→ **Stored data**
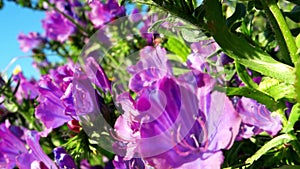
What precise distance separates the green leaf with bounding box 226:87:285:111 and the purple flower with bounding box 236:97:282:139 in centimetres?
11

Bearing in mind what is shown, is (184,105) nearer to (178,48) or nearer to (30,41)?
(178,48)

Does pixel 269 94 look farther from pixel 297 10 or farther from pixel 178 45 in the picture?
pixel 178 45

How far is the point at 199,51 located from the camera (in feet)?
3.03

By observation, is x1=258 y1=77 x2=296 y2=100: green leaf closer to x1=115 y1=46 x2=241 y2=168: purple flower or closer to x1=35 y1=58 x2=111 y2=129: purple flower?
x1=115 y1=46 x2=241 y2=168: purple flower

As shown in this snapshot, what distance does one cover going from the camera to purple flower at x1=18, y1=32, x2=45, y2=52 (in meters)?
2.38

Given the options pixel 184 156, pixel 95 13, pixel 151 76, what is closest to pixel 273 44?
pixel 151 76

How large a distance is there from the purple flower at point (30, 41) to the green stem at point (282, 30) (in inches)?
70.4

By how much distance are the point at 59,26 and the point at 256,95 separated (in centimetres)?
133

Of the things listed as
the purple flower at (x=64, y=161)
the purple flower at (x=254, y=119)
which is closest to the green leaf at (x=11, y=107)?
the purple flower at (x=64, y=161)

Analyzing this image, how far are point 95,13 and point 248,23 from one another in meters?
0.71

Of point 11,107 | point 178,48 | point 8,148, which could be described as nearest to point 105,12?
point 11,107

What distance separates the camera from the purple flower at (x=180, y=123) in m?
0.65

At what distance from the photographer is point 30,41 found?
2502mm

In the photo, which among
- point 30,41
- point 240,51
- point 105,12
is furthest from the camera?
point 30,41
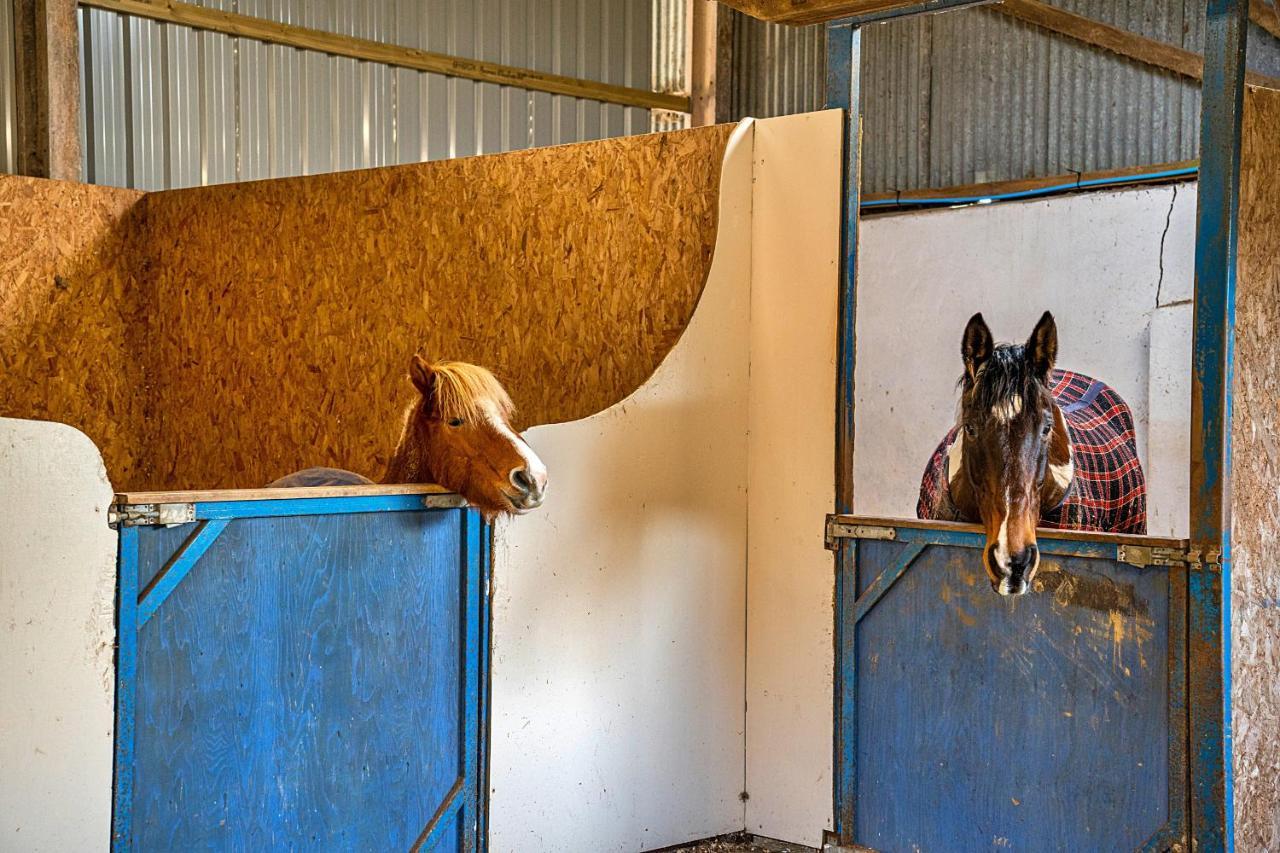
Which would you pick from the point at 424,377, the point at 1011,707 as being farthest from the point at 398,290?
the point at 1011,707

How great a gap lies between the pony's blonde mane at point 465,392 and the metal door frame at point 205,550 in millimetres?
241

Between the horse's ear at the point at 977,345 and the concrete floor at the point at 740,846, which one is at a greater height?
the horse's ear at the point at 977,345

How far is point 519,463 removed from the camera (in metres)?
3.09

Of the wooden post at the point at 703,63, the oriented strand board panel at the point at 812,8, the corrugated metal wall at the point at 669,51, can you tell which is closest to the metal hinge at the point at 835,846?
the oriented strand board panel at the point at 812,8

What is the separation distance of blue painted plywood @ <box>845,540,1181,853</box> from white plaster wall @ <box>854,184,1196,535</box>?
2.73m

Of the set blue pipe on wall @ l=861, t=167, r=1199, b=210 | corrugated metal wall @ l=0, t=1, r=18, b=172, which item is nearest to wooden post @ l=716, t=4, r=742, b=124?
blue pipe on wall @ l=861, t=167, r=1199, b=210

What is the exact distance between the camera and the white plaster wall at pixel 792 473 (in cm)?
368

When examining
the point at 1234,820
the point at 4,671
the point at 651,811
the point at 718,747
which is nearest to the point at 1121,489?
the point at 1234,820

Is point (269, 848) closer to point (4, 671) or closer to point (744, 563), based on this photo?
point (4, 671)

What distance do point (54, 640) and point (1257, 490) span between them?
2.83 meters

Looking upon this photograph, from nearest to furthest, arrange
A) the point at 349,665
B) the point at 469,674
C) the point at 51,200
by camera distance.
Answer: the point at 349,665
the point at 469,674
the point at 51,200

→ **INSTRUCTION**
Rewrite all of these lines with "the camera" replaced by "the viewer" everywhere it occurs, keeping everything else the same. Leave the pictures out of your answer.

→ **FINAL RESULT**
What precise distance separates the green leaf with bounding box 226:87:285:111 and the purple flower with bounding box 236:97:282:139 in centimetres?
11

Bearing in mind what is shown, is (184,105) nearer to (178,48) or nearer to (30,41)?
(178,48)

Does pixel 269 94 look farther from pixel 297 10 or farther from pixel 178 45 in the picture?
pixel 178 45

How far is the point at 199,51 located from the viewer (in feet)?
3.03

By observation, is x1=258 y1=77 x2=296 y2=100: green leaf closer to x1=115 y1=46 x2=241 y2=168: purple flower or closer to x1=35 y1=58 x2=111 y2=129: purple flower?
x1=115 y1=46 x2=241 y2=168: purple flower

As shown in this snapshot, what distance does one cover going from the viewer to purple flower at x1=18, y1=32, x2=45, y2=52 (in meters)?
2.38

Given the options pixel 184 156, pixel 95 13, pixel 151 76, what is closest to pixel 273 44?
pixel 151 76

How large a distance is there from the purple flower at point (30, 41) to the green stem at point (282, 30) (in inches)?
70.4

By how much distance are the point at 59,26 and the point at 256,95 separated (in centimetres)?
133

Of the things listed as
the purple flower at (x=64, y=161)
the purple flower at (x=254, y=119)
which is closest to the green leaf at (x=11, y=107)?
the purple flower at (x=64, y=161)

Analyzing this image, how far are point 95,13 and point 248,23 from one another in meters?
0.71

Of point 11,107 | point 178,48 | point 8,148, which could be described as nearest to point 105,12?
point 11,107

What distance separates the viewer from the purple flower at (x=180, y=123) in m?
0.65

At what distance from the photographer is point 30,41 found?
2502mm

In the photo, which among
- point 30,41
- point 240,51
- point 105,12
is furthest from the viewer?
point 30,41
Which would you pick from the point at 424,377, the point at 1011,707 as being farthest from the point at 398,290?
the point at 1011,707

How great a gap lies between the pony's blonde mane at point 465,392 and the metal door frame at point 205,550 in millimetres?
241

Between the horse's ear at the point at 977,345 and the concrete floor at the point at 740,846, which one is at a greater height?
the horse's ear at the point at 977,345

How far is point 519,463 removed from the viewer (in metres)?
3.09

Of the wooden post at the point at 703,63, the oriented strand board panel at the point at 812,8, the corrugated metal wall at the point at 669,51, can you tell which is closest to the metal hinge at the point at 835,846?
the oriented strand board panel at the point at 812,8

What is the separation distance of blue painted plywood @ <box>845,540,1181,853</box> from white plaster wall @ <box>854,184,1196,535</box>?
2.73m

Of the set blue pipe on wall @ l=861, t=167, r=1199, b=210 | corrugated metal wall @ l=0, t=1, r=18, b=172, which item is nearest to wooden post @ l=716, t=4, r=742, b=124?
blue pipe on wall @ l=861, t=167, r=1199, b=210

What is the exact distance between the viewer and the white plaster wall at pixel 792 473 (in cm)?
368

When examining
the point at 1234,820
the point at 4,671
the point at 651,811
the point at 718,747
which is nearest to the point at 1121,489?
the point at 1234,820

Is point (269, 848) closer to point (4, 671) or closer to point (744, 563), based on this photo?
point (4, 671)

What distance do point (54, 640) and point (1257, 490) span between them?
2.83 meters

Looking upon this photograph, from nearest to furthest, arrange
A) the point at 349,665
B) the point at 469,674
C) the point at 51,200
by camera distance.
Answer: the point at 349,665
the point at 469,674
the point at 51,200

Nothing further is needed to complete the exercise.